Eu tenho uma faxineira porque, é o seguinte, minha mãe é viúva, meu pai morreu a gente era muito nova, então ela tem uma empregada ótima, e ela, mora aqui, dois quarteirões daqui então a gente almoça lá, minha irmã também almoça lá. Até para ela não ficar muito sozinha, o negócio dela é fazer o almoço, para gente almoçar e para gente é tudo de bom, porque eu não preciso ter empregada e ela faz o almoço, empregada dela faz o almoço e a gente almoça lá, então, na verdade cozinha aqui em casa não funciona.
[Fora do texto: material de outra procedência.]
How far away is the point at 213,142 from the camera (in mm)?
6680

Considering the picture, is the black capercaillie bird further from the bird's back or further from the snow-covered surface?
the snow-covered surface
Para os membros dos casais do grupo 2, a ajuda recebida da família pode

interferir nas decisões do casal, principalmente no que diz respeito aos cuidados

com as crianças e, assim, eles procuram ficar atentos para que isso não aconteça:

Com relação à educação, eu acredito que devem interferir um pouquinho, pelo fato de o T, principalmente o mais velho ficar lá na casa da avó, à tarde. Então ele tem uma convivência de 4, 5 horas ali com a avó, com a tia. Então acredito que sim, que interfira um pouquinho. Não sei falar como ainda, em que, pelo fato de não estar lá vendo a situação que está acontecendo. Mas a gente sente que quando vem da vovó vem diferente, vem mais... querendo mais as coisas, “ah, a vovó me dá, por que você não me dá”. O coração de vó, acho que essa hora fala. Mas não é aquela coisa direta, eles respeitam muito a gente, sabem, não se intrometem. Por isso a gente é feliz, não tem essa interferência financeira, com relação à educação, tão pesada igual a gente vê acontecer (DHJ).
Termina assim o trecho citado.